On Sat, Mar 14, 2009 at 1:33 AM, jidanni@jidanni.org wrote:
Gentlemen, it occurred to me that under close examination one finds that when making a backup of one's wiki's database, some of the tables dumped have various degrees of temporariness, and thus though needing to be present in a proper dump, could perhaps be emptied of their values, saving much space in the SQL.bz2 etc. file produced.

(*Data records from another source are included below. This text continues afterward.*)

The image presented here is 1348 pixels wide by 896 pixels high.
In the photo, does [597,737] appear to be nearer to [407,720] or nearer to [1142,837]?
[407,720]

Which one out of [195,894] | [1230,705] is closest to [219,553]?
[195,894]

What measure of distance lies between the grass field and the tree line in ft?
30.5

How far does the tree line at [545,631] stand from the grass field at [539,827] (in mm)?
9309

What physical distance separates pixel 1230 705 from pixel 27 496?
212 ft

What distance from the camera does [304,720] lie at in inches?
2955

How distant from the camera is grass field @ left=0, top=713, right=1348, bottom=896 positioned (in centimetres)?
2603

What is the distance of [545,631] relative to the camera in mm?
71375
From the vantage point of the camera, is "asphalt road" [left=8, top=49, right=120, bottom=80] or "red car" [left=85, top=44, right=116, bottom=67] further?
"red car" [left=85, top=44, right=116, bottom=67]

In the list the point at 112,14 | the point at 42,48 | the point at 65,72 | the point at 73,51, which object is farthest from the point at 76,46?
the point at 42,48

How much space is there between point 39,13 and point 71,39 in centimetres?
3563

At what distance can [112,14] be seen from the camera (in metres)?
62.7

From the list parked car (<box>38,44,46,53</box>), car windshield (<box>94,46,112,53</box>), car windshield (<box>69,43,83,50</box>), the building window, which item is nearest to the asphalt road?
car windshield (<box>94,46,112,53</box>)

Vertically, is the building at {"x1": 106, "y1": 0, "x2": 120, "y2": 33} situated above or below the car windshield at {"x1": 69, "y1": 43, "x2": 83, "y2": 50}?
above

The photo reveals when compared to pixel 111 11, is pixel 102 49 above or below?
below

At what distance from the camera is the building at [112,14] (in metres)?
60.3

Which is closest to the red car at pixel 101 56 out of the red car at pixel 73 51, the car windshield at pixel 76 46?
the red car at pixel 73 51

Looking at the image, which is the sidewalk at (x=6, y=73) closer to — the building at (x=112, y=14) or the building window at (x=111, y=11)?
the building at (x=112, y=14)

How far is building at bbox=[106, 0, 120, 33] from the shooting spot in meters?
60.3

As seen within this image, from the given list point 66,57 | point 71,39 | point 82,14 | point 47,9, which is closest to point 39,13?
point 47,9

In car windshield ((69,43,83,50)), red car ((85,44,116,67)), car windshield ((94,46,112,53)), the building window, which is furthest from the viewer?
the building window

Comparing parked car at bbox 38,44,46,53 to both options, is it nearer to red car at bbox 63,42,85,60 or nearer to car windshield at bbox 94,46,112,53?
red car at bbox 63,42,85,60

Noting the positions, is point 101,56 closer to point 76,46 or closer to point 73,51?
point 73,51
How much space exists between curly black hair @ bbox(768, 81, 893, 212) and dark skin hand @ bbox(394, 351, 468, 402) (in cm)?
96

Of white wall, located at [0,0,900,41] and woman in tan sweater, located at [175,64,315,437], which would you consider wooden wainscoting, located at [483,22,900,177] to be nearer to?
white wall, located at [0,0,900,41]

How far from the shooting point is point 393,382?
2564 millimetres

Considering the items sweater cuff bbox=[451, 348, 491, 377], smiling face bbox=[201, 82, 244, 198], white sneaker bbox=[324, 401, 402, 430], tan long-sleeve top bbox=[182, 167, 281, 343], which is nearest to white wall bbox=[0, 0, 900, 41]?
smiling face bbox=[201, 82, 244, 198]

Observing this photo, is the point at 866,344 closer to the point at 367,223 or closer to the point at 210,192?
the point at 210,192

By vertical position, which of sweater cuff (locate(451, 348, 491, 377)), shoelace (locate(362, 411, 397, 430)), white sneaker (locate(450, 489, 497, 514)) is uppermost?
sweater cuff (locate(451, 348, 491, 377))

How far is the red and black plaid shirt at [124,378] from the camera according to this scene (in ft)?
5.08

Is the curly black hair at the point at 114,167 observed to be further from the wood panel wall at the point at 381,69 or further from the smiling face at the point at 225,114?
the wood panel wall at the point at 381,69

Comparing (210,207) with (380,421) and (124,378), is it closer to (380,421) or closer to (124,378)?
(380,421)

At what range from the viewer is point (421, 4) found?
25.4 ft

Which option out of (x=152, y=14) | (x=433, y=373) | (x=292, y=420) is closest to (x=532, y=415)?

Looking at the mysqldump man page, one finds no perfect options to do so, so instead makes one's own script:
$ mysqldump my_database| perl -nwle 'BEGIN{$dontdump="wiki_(objectcache|searchindex)"} s/(^-- )(Dumping data for table `$dontdump`$)/$1NOT $2/; next if /^LOCK TABLES `$dontdump` WRITE;$/../^UNLOCK TABLES;$/; print;'
Though not myself daring to make any recommendations on http://www.mediawiki.org/wiki/Manual:Backing_up_a_wiki#Tables I am still curious which tables can be emptied always, which can be emptied if one is willing to remember to run a maintenance script to resurrect their contents, etc.
Wikitech-l mailing list Wikitech-l@lists.wikimedia.org https://lists.wikimedia.org/mailman/listinfo/wikitech-l
Really, the only 3 that are needed are page, revision and text. Of course, to keep old versions of stuff you'll need archive, oldimage and filearchive too.
For each table you remove from a dump, that's data you're losing. With some tables (recentchanges, *links) you can repopulate the data. Others you can't. I guess it comes down to deciding which data is important for you to backup.
-Chad